Terrorism from the right has not been a topic of conversation in the U.S. for some time, although it has always existed. That will now change – hopefully in Germany as well.
I flew to New York a few weeks after 9/11. My friends there had told me that the city was anguished and heart-stricken. It was still smoldering where the towers once stood and it smelled of decay. They said that New Yorkers were alone; tourists and business people were staying away. So I visited friends and family. The city had indeed become a different city, just as the world would be different from this point forward.
I attended a normal Friday service at a synagogue in downtown Manhattan, located not far from the massive hole the planes had torn open. The rabbi made jokes about the singing ability of the cantor; she spoke about the weekly portion of the Torah. She made an effort to cheer up her congregation. More than 20 of their members had died in the attack.
At the end of the service, she asked who would be responsible for neighborhood assistance this week. The congregation was taking turns protecting those who might be yelled at and physically assaulted after the attack: a mosque nearby, and Muslim families.

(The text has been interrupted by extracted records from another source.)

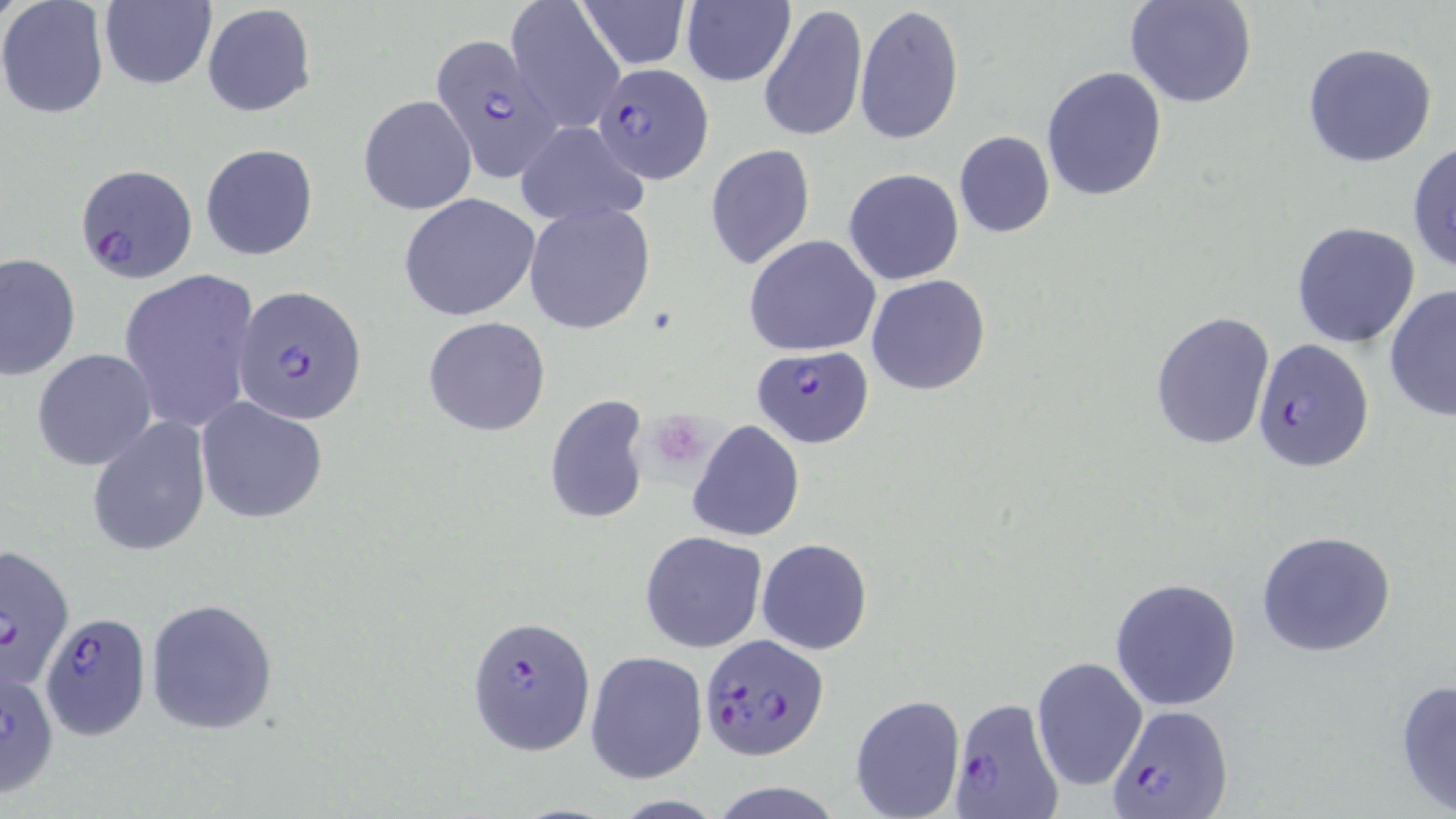
Summary:
  - Coordinate format: approximate bounding boxes as [x1, y1, x2, y2] in pixels
  - Platelet locations: [650, 414, 715, 472]
  - Uninfected red blood cell locations: [0, 0, 110, 120], [574, 0, 691, 69], [1124, 0, 1258, 109], [97, 1, 217, 90], [506, 1, 626, 132], [681, 1, 794, 87], [758, 2, 868, 144], [202, 3, 317, 118], [854, 3, 962, 147], [1300, 42, 1439, 168], [1041, 66, 1167, 200], [358, 94, 477, 214], [515, 121, 650, 229], [953, 131, 1056, 238], [1407, 140, 1455, 272], [200, 142, 320, 262], [704, 143, 816, 270], [844, 168, 964, 286], [398, 193, 543, 322], [522, 202, 656, 334], [1291, 222, 1421, 348], [743, 235, 881, 356], [0, 252, 81, 382], [117, 268, 262, 433], [866, 275, 990, 394], [1383, 283, 1456, 421], [1150, 310, 1275, 450], [423, 315, 550, 436], [32, 348, 157, 470], [543, 394, 652, 525], [197, 399, 328, 522], [86, 416, 212, 558], [687, 419, 805, 542], [1256, 530, 1396, 658], [639, 531, 767, 652], [756, 538, 873, 654], [1109, 577, 1241, 711], [146, 598, 277, 734], [585, 650, 708, 782], [1030, 654, 1147, 793], [1394, 678, 1456, 815], [848, 693, 963, 818], [710, 781, 841, 818], [608, 795, 728, 818]
  - Plasmodium falciparum-infected red blood cell locations: [427, 33, 563, 185], [591, 63, 714, 183], [73, 164, 196, 283], [233, 288, 367, 423], [1252, 337, 1375, 473], [750, 345, 874, 448], [0, 541, 75, 689], [42, 614, 150, 739], [466, 614, 596, 757], [699, 631, 830, 763], [1, 661, 60, 797], [950, 698, 1067, 818], [1106, 702, 1231, 819]
  - Slide-level diagnosis: Plasmodium falciparum
  - Image size: 1456×819 pixels
  - Stain: May-Grünwald-Giemsa
  - Modality: light microscopy
  - Preparation: thin blood smear
  - Field of view: single
  - Magnification: 1000x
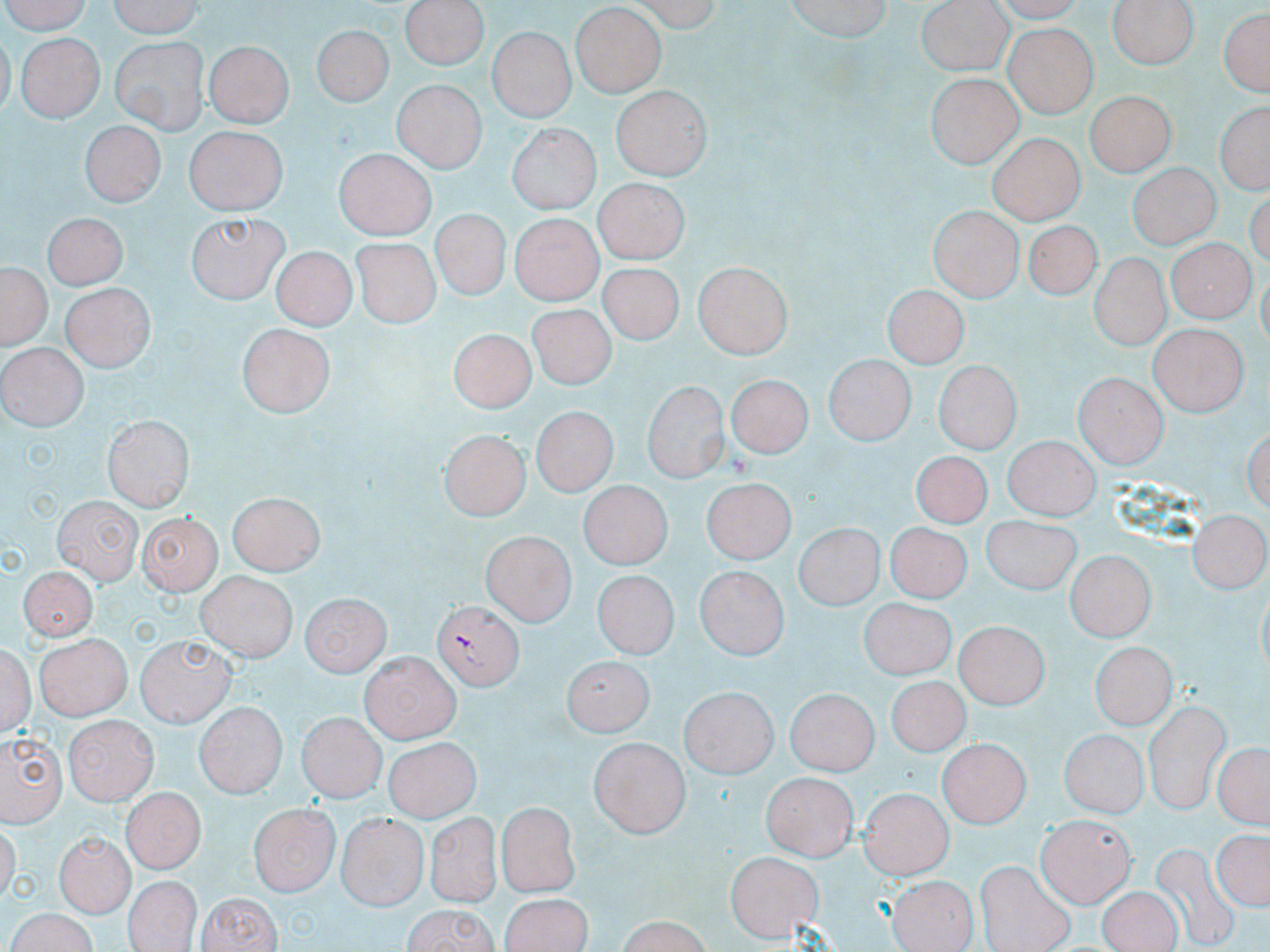

Summary:
  - Coordinate format: approximate bounding boxes as (x1, y1, x2, y2) in pixels
  - Plasmodium falciparum-infected red blood cell locations: (431, 600, 522, 691)
  - Uninfected red blood cell locations: (1, 0, 99, 34), (106, 0, 206, 37), (399, 0, 489, 70), (632, 0, 724, 32), (784, 0, 894, 44), (1107, 0, 1199, 69), (917, 4, 1013, 77), (1217, 4, 1270, 101), (572, 5, 667, 99), (7, 16, 104, 68), (311, 22, 392, 106), (1003, 25, 1094, 117), (487, 28, 575, 123), (17, 33, 103, 122), (109, 35, 208, 134), (203, 40, 292, 128), (927, 70, 1023, 167), (390, 79, 487, 171), (612, 86, 710, 178), (1087, 88, 1175, 176), (1213, 98, 1269, 197), (78, 121, 164, 208), (508, 123, 599, 213), (186, 129, 285, 216), (986, 135, 1085, 221), (333, 149, 433, 238), (1126, 165, 1221, 250), (592, 181, 687, 263), (928, 206, 1023, 298), (427, 209, 509, 301), (45, 210, 128, 287), (187, 210, 288, 304), (513, 212, 600, 306), (1028, 219, 1095, 301), (50, 231, 141, 360), (353, 238, 436, 329), (1167, 241, 1258, 322), (271, 246, 356, 328), (1087, 255, 1171, 352), (694, 263, 792, 359), (596, 264, 683, 349), (1, 265, 48, 352), (63, 284, 153, 370), (882, 286, 967, 368), (525, 305, 618, 388), (238, 323, 339, 415), (1148, 323, 1248, 416), (449, 330, 537, 417), (3, 343, 84, 431), (823, 356, 915, 447), (933, 357, 1021, 453), (1074, 371, 1165, 469), (726, 376, 809, 463), (642, 380, 731, 482), (530, 409, 615, 497), (103, 414, 194, 508), (437, 431, 527, 516), (1002, 437, 1097, 520), (911, 450, 993, 530), (702, 479, 792, 568), (579, 482, 672, 570), (231, 490, 324, 572), (53, 494, 141, 582), (980, 511, 1081, 597), (1184, 513, 1268, 599), (137, 514, 222, 594), (883, 519, 969, 601), (795, 524, 882, 610), (482, 531, 573, 625), (1064, 550, 1154, 641), (20, 562, 101, 641), (695, 565, 786, 662), (196, 570, 296, 662), (591, 572, 681, 657), (301, 592, 389, 676), (861, 595, 957, 679), (957, 621, 1050, 708), (31, 634, 131, 718), (137, 634, 234, 726), (2, 639, 36, 741), (1089, 642, 1174, 730), (360, 652, 463, 742), (564, 658, 657, 739), (885, 676, 970, 758), (676, 689, 786, 778), (784, 689, 877, 776), (194, 701, 285, 796), (297, 709, 385, 800), (67, 715, 159, 801), (0, 726, 65, 825), (1060, 730, 1147, 820), (385, 737, 479, 822), (588, 737, 687, 841), (937, 738, 1032, 827), (1212, 738, 1268, 832), (762, 769, 861, 862), (860, 788, 952, 880), (120, 790, 203, 872), (247, 802, 339, 898), (498, 802, 584, 893), (335, 809, 425, 910), (423, 810, 502, 906), (1036, 814, 1132, 905), (1210, 826, 1268, 915), (55, 829, 133, 913), (727, 849, 823, 941), (122, 875, 200, 952), (890, 876, 976, 952), (1095, 889, 1181, 952), (194, 890, 283, 952), (499, 892, 594, 950), (397, 905, 504, 952), (5, 909, 98, 952), (609, 916, 718, 950)
  - Slide-level diagnosis: Plasmodium falciparum
  - Image size: 1270×952 pixels
  - Modality: light microscopy
  - Stain: May-Grünwald-Giemsa
  - Magnification: 1000x
  - Field of view: single
  - Preparation: thin blood film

Quite simple.
Perpetrator Was a Racist and Anti-Semite
After the murderous attack in Pittsburgh, it was the other way around: The Muslim community there immediately began to call on its Jewish neighbors, to give consolation and collect money for the bereaved. The perpetrator in Pittsburgh was a white anti-Semite and a racist. This neighborly solidarity is so much more important than distant statements that admittedly lament the victims, but continue to play down right-wing extremism.
A discussion is currently beginning in the U.S., examining whether home-grown terrorism from right-wing extremists has been overlooked and underestimated after 9/11. The violence has been much more open and more aggressive since Donald Trump’s daily rabble-rousing and a policy focused on hate and malice, but it already existed beforehand. However, it wasn’t considered terrorism because it affected those who were invisible.
Attacks on blacks and their churches weren’t considered terrorism and seldom appeared in headlines. Massacres that obviously had racist motives were also ignored as such. The public knows little about the infrastructure of militias and organizations for whom the description “extreme right” seems too harmless. With Pittsburgh, it has now finally become clear that right-wing extremism is not just the folklore of crackpots, but is actually just as relevant as Islamic terrorism.
Terrorism by right-wing extremists is the great danger: in the U.S., according to the countless dead due to racist attacks, and in Germany, according to the 194 victims of right-wing extremist and racist violence since 1990 alone.
I find that good, helpful neighborliness and solidarity, also among minorities, are the most important antidotes to hate. I wish for more of that in Germany.
Nevertheless, it is also time for security forces to finally take the danger presented by racist and anti-Semitic terrorism seriously. After Oct. 27, it doesn’t smell of smoke in Pittsburgh as it did at Ground Zero, but it does smell of decay – because the world has become a different world.
Anetta Kahane is the chairwoman of the Amadeu Antonio Foundation.